In 2012, Chamberlain was involved with the UK STEM Project "Being a Professional Mathematician", where his interview was selected for an iTunes podcast. In 2014 he was named by the Science Council as one of the UK's top scientists. Only five mathematicians were selected for this accolade.

He is currently a member of the Institute of Mathematics and its Applications (IMA), European Mathematical Society, Operational Research Society and London Mathematical Society. He was appointed President of the IMA for the 2020–2022 term.

Chamberlain became the first Black mathematician to join the exclusive list of living British mathematicians to feature in the biographical reference book Who’s Who. Established in 1849, the book contains information on more than 33,000 influential people from around the world.

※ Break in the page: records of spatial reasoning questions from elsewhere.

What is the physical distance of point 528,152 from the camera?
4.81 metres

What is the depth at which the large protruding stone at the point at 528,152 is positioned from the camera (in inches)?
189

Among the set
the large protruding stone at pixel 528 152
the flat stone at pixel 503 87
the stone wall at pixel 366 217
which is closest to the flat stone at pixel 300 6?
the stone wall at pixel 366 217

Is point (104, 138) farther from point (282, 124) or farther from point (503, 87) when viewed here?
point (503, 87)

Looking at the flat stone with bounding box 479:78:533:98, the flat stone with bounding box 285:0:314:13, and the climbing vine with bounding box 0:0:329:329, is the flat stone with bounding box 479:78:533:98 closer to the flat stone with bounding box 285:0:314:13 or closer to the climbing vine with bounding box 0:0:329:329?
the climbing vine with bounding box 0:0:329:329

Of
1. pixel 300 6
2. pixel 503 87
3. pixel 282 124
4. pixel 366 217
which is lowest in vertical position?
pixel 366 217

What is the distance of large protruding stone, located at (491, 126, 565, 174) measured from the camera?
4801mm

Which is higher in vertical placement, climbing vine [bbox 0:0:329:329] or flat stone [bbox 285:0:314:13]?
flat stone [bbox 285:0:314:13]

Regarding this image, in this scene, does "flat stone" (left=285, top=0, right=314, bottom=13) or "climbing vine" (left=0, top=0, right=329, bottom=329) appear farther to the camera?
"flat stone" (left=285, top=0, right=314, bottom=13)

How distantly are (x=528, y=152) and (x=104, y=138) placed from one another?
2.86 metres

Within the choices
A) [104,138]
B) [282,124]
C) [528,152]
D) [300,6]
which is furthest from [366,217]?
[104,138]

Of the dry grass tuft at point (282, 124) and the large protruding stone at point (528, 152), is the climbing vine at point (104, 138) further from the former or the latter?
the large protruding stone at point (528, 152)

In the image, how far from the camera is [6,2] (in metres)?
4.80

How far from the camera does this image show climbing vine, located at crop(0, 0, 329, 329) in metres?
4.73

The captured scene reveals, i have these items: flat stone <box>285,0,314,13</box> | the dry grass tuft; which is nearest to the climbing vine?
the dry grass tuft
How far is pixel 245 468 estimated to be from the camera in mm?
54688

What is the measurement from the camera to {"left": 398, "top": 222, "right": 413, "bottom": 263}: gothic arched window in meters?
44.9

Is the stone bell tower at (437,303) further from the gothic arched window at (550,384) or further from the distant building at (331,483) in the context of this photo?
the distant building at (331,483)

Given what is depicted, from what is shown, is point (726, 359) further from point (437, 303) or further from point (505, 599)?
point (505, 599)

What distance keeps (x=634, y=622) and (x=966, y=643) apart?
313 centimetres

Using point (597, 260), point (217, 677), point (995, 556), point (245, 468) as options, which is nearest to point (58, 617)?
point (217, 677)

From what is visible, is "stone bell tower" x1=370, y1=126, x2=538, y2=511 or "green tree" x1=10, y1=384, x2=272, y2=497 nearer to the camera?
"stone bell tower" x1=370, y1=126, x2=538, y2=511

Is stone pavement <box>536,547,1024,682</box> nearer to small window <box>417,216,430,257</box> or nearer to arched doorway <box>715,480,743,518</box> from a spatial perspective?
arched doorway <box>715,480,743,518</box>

Chamberlain regularly gives public lectures, discussing the significance of mathematics in human achievements and debating its relevance in everyday life. In 2016 he ran a one-day workshop at the London International Youth Science Forum, Imperial College London. He was a keynote speaker at the 2017 New Scientist workshop "The Mathematical World". In 2018 he was awarded the title of "World's Most Interesting Mathematician" from the Big Internet Math Off run by the Aperiodical website. In 2019, he gave a Maxwell Lecture at Maxwell Society titled "The Mathematics that can stop an AI apocalypse". Related talks were given in other UK universities.

He makes regular appearances in UK media and is a BBC expert voice, as well as a speaker for the UK charity, Speakers for Schools. In 2021 he was a guest on the BBC Radio 4 programme The Life Scientific.

Chamberlain was appointed Officer of the Order of the British Empire (OBE) in the 2022 New Year Honours for services to mathematical sciences.

The University of Bath awarded Chamberlain with an Honorary Doctorate of Science (DSc) in June 2022. The award recognised Chamberlain as 'a tireless champion and role model, for black mathematicians[, h]e gives countless inspirational presentations to both academic and general audiences about the extraordinary accomplishment of black mathematicians.'

== Diversity ==
Chamberlain is of Jamaican parentage, and campaigns for more diversity within the mathematical sciences. He frequently gives talks in UK state schools, through the charity Speakers for Schools. His lecture "The Black Heroes of Mathematics" is popular all over the UK and repeated regularly during Black History Month. In 2016 he was asked by the Black Cultural Archives to submit his own mathematical biography, parts of which were published in Mathematics Today. In 2017 he was included on Powerlist, an annual publication celebrating the 100 most influential British people from African and African Caribbean heritage, and was most recently included in the 2019, 2020, and 2021 editions.

Chamberlain has also a champion of Treating Equality, Diversity and Inclusion as a Science Problem. Chamberlain argues that many other EDI KPI's do not relate to the lived experience of underrepresented groups. Chamberlain has given talks on his Research to the Royal Institution and the Royal Society to name a few. Chamberlain argues that there exist a scientific baseline for EDI which is derived from this statement - "If all things are equal what numbers do we expect to see". Chamberlain has coined this phrase - Chamberlain's law.

== Faith ==
Chamberlain is a Born-Again Christian. At the front of his doctoral thesis, he quoted Philippians 4:13: "I can do all things through Him who strengthens me". Chamberlain also discussed his Christian faith in the book Black and Great: The Essential Workplace Toolkit.